Hospital leaders finally speak out about nurse Lucy Letby’s crimes.

Hospital leaders finally speak out about nurse Lucy Letby's crimes.

The Thirlwall Inquiry, now in its eleventh week, is investigating how Lucy Letby was able to murder seven babies and attempt to murder seven more at the Countess of Chester Hospital in 2015 and 2016. The inquiry is focused on understanding how concerns were handled on the ward and determining accountability, rather than revisiting Letby’s guilt.

This week was particularly significant as key hospital executives spoke publicly for the first time. The former directors – Alison Kelly (nursing), Ian Harvey (medical), Sue Hodkinson (HR), and Tony Chambers (chief executive) – all appeared before the inquiry, offering new insights into the hospital’s handling of the case.

Each executive began by apologizing to the victims’ families. They seemed carefully measured in their statements, potentially mindful of an ongoing Cheshire Police investigation into potential corporate manslaughter.

The testimony revealed several critical points:

1. Communication Failures: The executives acknowledged poor communication with both the babies’ families and the medical staff who raised initial concerns about Letby.

2. Delayed Response: Months passed between doctors first raising concerns and Letby being removed from duty, and nearly another year before police were involved.

3. Personal Interactions with Letby: Tony Chambers met with Letby and her parents in December 2017, telling her “don’t worry Lucy we’ve got your back” after her grievance complaint was upheld.
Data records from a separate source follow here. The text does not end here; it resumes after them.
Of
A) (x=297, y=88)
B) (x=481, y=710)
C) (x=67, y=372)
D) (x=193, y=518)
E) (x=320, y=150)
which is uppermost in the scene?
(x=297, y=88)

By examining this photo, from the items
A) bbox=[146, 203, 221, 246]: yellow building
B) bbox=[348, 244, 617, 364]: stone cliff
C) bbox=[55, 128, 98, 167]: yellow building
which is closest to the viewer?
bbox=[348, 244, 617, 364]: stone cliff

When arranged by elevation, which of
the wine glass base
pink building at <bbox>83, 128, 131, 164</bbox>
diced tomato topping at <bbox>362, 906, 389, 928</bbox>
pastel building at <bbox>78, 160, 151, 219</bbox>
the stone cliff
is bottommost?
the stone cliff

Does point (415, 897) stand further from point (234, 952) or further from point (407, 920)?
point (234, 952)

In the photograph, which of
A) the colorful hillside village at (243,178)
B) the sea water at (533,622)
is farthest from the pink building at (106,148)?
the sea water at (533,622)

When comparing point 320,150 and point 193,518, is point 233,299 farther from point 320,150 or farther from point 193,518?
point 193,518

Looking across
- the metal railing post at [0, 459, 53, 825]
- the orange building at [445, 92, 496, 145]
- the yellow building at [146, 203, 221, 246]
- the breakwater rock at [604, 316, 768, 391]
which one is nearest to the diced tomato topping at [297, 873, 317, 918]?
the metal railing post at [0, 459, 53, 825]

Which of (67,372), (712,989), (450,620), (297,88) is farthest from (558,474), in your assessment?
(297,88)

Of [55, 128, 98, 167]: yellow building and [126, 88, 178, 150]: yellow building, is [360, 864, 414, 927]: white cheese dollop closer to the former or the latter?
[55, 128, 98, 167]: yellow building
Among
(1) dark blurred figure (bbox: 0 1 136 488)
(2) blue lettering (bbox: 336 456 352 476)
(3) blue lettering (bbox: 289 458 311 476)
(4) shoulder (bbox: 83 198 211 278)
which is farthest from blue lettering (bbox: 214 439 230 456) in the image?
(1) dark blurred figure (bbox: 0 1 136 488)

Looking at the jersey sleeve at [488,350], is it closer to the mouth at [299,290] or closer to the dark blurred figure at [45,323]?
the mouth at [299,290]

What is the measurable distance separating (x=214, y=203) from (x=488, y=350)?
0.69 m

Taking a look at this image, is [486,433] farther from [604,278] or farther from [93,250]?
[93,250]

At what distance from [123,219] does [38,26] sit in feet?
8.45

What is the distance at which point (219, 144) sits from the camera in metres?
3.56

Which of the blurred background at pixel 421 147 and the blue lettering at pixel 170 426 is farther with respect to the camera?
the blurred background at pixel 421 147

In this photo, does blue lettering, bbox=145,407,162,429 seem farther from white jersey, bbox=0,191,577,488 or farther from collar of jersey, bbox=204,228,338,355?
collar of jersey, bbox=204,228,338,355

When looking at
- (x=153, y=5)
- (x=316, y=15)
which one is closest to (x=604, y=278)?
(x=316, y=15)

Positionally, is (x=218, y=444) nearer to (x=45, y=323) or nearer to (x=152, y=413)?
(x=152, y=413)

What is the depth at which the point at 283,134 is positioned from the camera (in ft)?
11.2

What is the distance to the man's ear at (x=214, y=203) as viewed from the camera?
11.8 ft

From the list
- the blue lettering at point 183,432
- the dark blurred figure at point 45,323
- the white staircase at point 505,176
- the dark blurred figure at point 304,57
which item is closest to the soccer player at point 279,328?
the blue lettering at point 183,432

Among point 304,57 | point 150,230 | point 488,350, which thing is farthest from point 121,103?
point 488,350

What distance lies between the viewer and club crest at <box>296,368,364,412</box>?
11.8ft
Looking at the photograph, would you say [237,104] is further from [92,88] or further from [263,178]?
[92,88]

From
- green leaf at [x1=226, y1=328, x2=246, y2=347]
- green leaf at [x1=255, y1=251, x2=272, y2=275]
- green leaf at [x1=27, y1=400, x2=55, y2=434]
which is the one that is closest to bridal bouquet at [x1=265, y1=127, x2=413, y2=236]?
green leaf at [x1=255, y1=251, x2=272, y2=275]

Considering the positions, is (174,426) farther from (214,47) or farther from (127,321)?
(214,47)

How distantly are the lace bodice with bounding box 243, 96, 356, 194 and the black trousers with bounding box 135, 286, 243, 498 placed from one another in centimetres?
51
4. Parental Pressure: Letby’s father was described as making aggressive phone calls and threatening hospital staff, including allegedly threatening “guns to my head.”

5. Workplace Culture: The executives were questioned about the hospital’s internal culture. Alison Kelly admitted to acrimony between doctors suspicious of Letby and nurses who supported her, though she denied creating a “culture of fear.”

The executives struggled to take personal responsibility. When pressed about his failings, Chambers initially used collective language before acknowledging his role as the “accountable officer.”

Medical director Ian Harvey admitted sending an “inappropriate and insensitive” letter to families and acknowledged that information wasn’t shared openly enough, though he denied any cover-up.

The inquiry also highlighted the lack of support for NHS whistleblowers, with consultants who raised concerns feeling unsupported and potentially intimidated.

While the executives attempted to balance their duty of candour with a perceived duty of care to Letby, their testimony raised more questions about the hospital’s decision-making processes.

The ultimate significance of these revelations will be determined by Lady Justice Thirlwall, who is expected to publish her comprehensive report next autumn. The inquiry continues to seek understanding of how such a tragic series of events could have occurred and who bears responsibility for the systemic failures that allowed it to happen.